▶ Task statement
In the data below, set down exactly the lines from the one containing "Blaue Stunde mit Mond" up to and including the one containing "Mountain Goats (Oreamnos". Leave the pictures out.

▶ Raw data
>>>>>

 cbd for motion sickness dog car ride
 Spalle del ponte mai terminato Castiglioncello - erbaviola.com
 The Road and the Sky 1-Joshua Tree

<<<<<
>>>>>

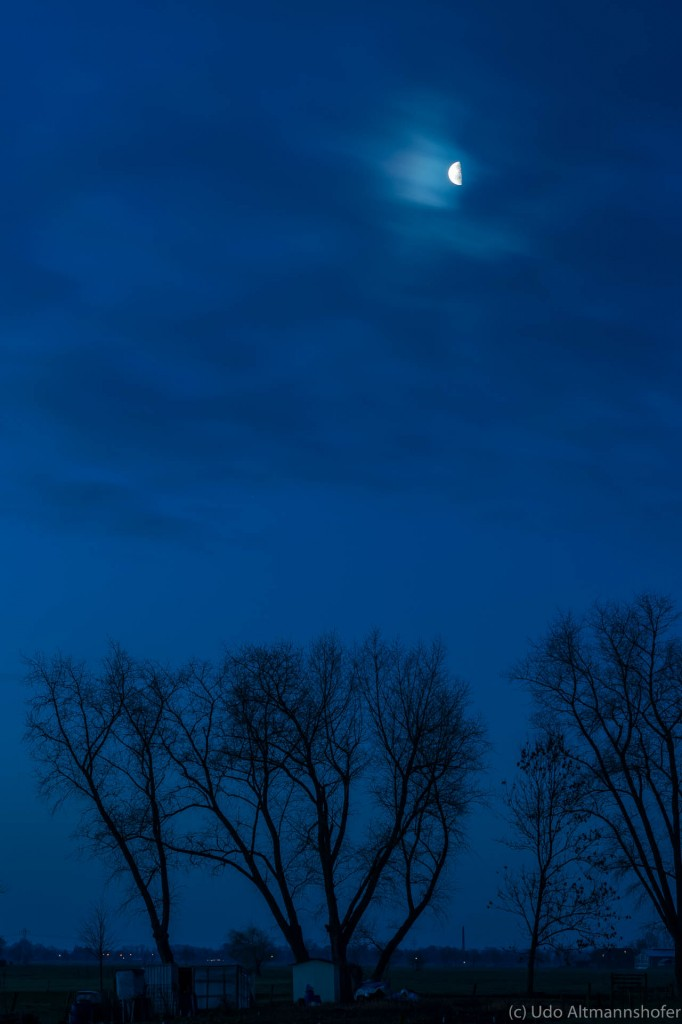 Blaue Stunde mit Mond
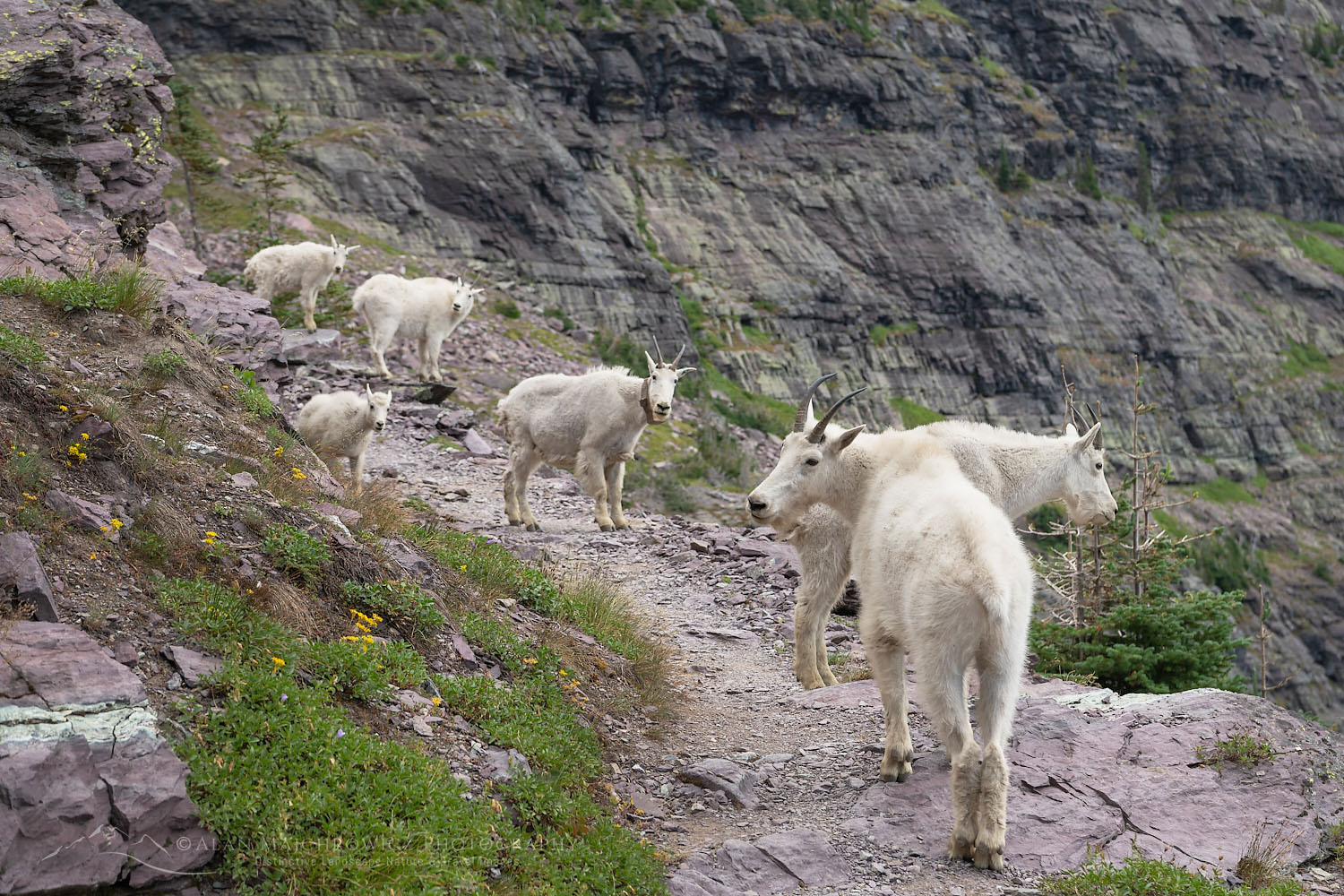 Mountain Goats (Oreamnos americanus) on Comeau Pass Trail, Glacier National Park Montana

<<<<<

▶ Answer box
 Blaue Stunde mit Mond
 Mountain Goats (Oreamnos americanus) on Comeau Pass Trail, Glacier National Park Montana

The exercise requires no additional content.